JANIS GOODMAN
SHIFTING WATERS: NEW DRAWINGS

"Any line drawn on a sheet of paper... is like a rock thrown into a pond. It upsets the repose, it mobilizes space. Seeing is the perception of action."

----- Rudolf Arnheim, Art and Visual Perception

Questions related to vision, patterns, dynamics, meaning and expression reside at the very heart of the new drawings by Janis Goodman on view in this exhibition. As described by Rudolf Arnheim, "every visual pattern is dynamic" and Goodman's refined, economical and, at times, explosive drawings on the theme of water are very much about both the nature of physical stimuli and visual perceptions. They are also very much about the act of mark-making. In combination, these elements attest to the focus and diligence of the artist's eye, mind and hand - a synchronous exploration, dialogue and translation among a triumvirate of forces. The excitement of these drawings is in no small way generated by their "mobilization of space" and "perception of action."

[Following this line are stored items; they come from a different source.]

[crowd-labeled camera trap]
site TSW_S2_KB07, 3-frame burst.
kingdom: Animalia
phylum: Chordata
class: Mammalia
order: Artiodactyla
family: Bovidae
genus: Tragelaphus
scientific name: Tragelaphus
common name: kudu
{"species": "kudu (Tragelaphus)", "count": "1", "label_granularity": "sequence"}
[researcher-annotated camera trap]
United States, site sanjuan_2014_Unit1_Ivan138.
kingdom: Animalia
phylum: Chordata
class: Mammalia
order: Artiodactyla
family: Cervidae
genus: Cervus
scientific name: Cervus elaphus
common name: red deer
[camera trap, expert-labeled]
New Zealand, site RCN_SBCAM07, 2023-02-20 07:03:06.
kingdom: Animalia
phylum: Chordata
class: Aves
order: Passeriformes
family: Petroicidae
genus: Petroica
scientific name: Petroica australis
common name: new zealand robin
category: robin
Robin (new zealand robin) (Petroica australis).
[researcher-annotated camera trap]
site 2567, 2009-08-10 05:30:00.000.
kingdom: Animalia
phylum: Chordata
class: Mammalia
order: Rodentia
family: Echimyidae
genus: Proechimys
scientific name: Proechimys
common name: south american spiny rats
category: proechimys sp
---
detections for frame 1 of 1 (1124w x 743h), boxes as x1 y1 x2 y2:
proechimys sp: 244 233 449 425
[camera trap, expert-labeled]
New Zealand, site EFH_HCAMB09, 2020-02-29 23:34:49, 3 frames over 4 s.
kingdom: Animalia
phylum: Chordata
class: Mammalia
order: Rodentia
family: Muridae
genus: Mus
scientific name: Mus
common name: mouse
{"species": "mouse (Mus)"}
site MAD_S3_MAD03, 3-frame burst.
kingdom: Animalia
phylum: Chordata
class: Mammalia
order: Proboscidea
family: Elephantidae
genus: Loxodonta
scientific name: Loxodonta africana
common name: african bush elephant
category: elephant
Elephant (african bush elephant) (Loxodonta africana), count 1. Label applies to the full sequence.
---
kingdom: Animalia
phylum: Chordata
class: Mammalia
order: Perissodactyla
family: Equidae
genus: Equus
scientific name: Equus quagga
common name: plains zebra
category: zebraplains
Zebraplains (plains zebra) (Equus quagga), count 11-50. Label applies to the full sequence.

Goodman's drawings are less about romantic notions of nature or open-air views; although they are generated from interaction with specific places and speak to the artist's personal history. Instead, through a series of what we might call "interventions," Goodman interacts with nature by either directly drawing or imprinting into a mud flat, or acting as the catalyst for a splash. These actions are photographed and later recalled, reconfigured and re-experienced in the studio. They are not direct transcriptions of nature as much as they are artistic recollections of nature. The "imprint" series and "splash" series (if we can use these terms) are complemented by the quieter, more purely observational works related to tidal basins and the exploration of slow-moving water.

Few artists were as obsessed with the study of water as Leonardo da Vinci. In water Leonardo found the full range of paradox and mutability that seemed to characterize nature as a whole. For Leonardo, water was to nature what blood was to the human body. Water was "the vehicle of nature" -- varietal in its quality, mutable in its form, variable in its substance, speed, temperature and power -- "the cause at times of life or death."

In the "shifting waters" portrayed by Janis Goodman in this exhibition, the on-going quest to understand, explore and reveal the many subtleties of water are wedded to new strategies, processes and working methods. Like Leonardo's investigations, however, Goodman's drawings attest to the continuing power and relevance of nature, time and the creative impulse.